Au final, l’annihilation de la souveraineté au nom de l’identité, alors que il ne saurait y avoir une quelconque identité sans souveraineté. Et quid sur le rétablissement de l’autorité, essentiellement celle de l’école, sans la refondation radicale du baccalauréat ? Autre point : l’ « Opération ronces » que l’éditorialiste avait évoquée en 2016 serait-elle réalisée ? Et que penser de sa ligne idéologique, libérale-conservatrice, voire libérale-nationale ? Avec le nom du parti, « Reconquête », avec ce « R » très singulier, signifiant la « reconquista » d’antan, mais pour que la République conserve une place en Grand dans un certain Orient… Un « en même temps ». Sociologiquement, Zemmour ne fait que glaner des électeurs de François Fillon de 2017 et non les classes populaires, les victimes de la globalisation dont l’abstention risque d’être déterminante, et bien qu’une partie d’entre elles reste fidèle à Marine Le Pen, la candidate du RN. Car comment pourrait-il les attirer puisqu’il ne veut rompre ni avec l’Union européenne ni avec l’euro, ces deux chevaux de Troie de la mondialisation financière et marchande ? Clairement, l’ancienne plume du Figaro feint d’ignorer qu’il n’est pas une norme, une règle ou une loi qui ne regarde le pays voisin, notamment une de nos capitales fédérales que sont Bruxelles, Berlin ou Washington.

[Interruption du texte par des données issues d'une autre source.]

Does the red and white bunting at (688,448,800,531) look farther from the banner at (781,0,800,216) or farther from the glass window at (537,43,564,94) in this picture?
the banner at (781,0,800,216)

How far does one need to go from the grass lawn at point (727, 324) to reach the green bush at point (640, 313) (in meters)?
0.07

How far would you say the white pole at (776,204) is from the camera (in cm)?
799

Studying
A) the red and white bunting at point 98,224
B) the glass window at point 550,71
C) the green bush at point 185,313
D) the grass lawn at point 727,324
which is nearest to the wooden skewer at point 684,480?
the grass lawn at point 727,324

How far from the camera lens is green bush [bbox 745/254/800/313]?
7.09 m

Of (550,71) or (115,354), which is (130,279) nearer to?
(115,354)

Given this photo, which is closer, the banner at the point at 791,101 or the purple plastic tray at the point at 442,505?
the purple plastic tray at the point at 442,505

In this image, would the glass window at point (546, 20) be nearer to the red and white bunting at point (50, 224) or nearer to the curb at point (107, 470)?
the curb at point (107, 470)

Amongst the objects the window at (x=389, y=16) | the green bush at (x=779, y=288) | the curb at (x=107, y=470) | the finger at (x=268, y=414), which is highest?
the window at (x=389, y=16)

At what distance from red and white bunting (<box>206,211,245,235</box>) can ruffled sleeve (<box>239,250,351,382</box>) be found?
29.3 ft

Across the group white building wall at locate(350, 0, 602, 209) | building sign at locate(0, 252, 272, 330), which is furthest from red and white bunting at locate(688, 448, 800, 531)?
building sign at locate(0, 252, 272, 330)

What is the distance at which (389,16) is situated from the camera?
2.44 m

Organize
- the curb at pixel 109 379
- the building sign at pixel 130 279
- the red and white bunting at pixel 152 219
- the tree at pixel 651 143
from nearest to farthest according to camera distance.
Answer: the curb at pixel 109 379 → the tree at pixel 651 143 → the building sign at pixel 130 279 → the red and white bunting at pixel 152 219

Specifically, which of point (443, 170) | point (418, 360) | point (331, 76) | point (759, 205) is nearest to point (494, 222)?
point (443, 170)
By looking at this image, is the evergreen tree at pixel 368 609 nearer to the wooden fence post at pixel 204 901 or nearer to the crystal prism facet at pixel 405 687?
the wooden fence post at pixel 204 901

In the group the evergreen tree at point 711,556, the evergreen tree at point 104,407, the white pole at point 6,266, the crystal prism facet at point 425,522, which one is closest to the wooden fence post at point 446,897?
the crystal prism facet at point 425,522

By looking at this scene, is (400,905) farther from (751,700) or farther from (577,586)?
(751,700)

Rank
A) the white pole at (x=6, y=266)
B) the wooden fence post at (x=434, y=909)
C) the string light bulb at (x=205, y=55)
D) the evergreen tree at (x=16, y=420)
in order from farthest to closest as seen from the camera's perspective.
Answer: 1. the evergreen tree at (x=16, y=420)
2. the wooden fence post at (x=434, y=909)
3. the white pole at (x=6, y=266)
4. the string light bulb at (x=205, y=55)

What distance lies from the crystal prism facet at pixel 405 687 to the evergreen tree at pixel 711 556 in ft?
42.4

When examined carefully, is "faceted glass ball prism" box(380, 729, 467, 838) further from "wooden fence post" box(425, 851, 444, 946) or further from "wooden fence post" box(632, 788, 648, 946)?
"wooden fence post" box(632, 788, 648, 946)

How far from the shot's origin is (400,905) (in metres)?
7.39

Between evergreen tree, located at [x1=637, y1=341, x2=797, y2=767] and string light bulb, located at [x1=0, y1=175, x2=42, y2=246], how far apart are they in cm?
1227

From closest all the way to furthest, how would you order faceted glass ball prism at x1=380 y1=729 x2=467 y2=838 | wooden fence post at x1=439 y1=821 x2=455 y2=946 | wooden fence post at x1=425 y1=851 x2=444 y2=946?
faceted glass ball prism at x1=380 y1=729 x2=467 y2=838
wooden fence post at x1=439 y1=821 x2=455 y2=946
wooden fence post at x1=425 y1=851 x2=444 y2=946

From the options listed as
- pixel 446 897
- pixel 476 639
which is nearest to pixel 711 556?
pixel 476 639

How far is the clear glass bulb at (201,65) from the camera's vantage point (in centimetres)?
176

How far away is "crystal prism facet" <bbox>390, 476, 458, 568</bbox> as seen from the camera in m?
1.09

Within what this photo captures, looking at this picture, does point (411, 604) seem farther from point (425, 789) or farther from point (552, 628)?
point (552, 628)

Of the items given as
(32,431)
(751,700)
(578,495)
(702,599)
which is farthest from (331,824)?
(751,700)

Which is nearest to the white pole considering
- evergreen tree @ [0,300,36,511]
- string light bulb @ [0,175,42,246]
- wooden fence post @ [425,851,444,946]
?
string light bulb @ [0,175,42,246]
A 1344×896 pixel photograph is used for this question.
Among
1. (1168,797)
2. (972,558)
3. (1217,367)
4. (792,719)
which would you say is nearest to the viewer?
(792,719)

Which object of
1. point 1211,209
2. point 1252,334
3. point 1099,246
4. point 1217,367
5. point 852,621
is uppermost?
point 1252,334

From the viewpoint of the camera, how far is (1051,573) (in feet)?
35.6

Ce qui explique les limites de sa politique économique : stimuler tant la demande (Keynes) que l’offre (Ricardo), le tout signifiant la perpétuelle soumission aux banques centrales (contre Hayek).

 

« Comment Eric Zemmour pourrait-il attirer les classes populaires puisqu’il ne veut rompre ni avec l’Union européenne ni avec l’euro, ces deux chevaux de Troie de la mondialisation financière et marchande ? »

 

Des limites, autrement dit des faiblesses. D’ailleurs, des sympathisants de la cause nationale ont reçu un courrier rédigé par son staff, et dont le mot d’ordre est le suivant : « Si vous êtes angoissé, comme moi, de voir la France disparaître, faites entendre votre voix, répondez à ce courrier et créons ensemble une vague immense pour sauver notre patrie ! » Pour obtenir des réponses à un questionnaire, non sans redite de la « démocratie participative » de Ségolène Royal (2007) ; non sans macronité dans la méthode. A priori, Zemmour ne veut pas renverser la table, le politique devant finalement contredire, voire effacer, l’intellectuel, l’auteur de Mélancolie française (2010), surtout le lecteur de Fractures françaises, du géographe Christophe Guilluy. Un européisme nouveau pour celui qui était un authentique souverainiste. Il sait, donc, que le référendum qu’il propose contre l’immigration de masse se heurtera aux juridictions européennes ainsi qu’aux plus hautes instances internationales. Et il fait fi des lobbies qui font la pluie et le mauvais temps en France depuis des décennies : banques d’affaires, cabinets de conseil, agences de renseignement, chefs (nord-)africains… Concrètement, compte-t-il faire la guerre aux trafiquants de cannabis, les sujets d’un allié soi-disant incontournable dans la lutte contre le djihadisme ? En outre, qu’il ait accepté de se rendre à l’émission « Face à baba » de Cyril Hanouna a de quoi désarçonner. Précisément, on ne peut que déplorer que l’ex-journaliste ait cédé aux injonctions de ses financiers et de ses communicants, en particulier de sa compagne Sarah Knafo, le véritable maître d’œuvre de toute cette opération médiatico-politique. Pour parler vrai, la stratégie du couple bien connue en démocratie libérale : Hollande/Royale, Bill/Hillary (Clinton), Kouchner/Ockrent, etc. Avec un programme qui n’est pas en phase avec les aspirations profondes des Français : Trump dans la forme, Orbán dans le fond. Bien que de sincères nationalistes, tel le mégrétiste Jean-Yves Le Gallou, composent le bureau politique de Reconquête. Mais comment nier le fait que la course présidentielle ait perdu toute sa substance, celle-ci ne se réduisant plus qu’à une course de petits chevaux, dont chacun fait l’objet d’une spéculation quasi-boursière ; Emmanuel Macron soutenu par Xavier Niel et Bernard Arnault, Éric Zemmour soutenu par Vincent Bolloré ?

 

« Comment nier le fait que la course présidentielle ait perdu toute sa substance, celle-ci ne se réduisant plus qu’à une course de petits chevaux, dont chacun fait l’objet d’une spéculation quasi-boursière ; Emmanuel Macron soutenu par Xavier Niel et Bernard Arnault, Éric Zemmour soutenu par Vincent Bolloré ? »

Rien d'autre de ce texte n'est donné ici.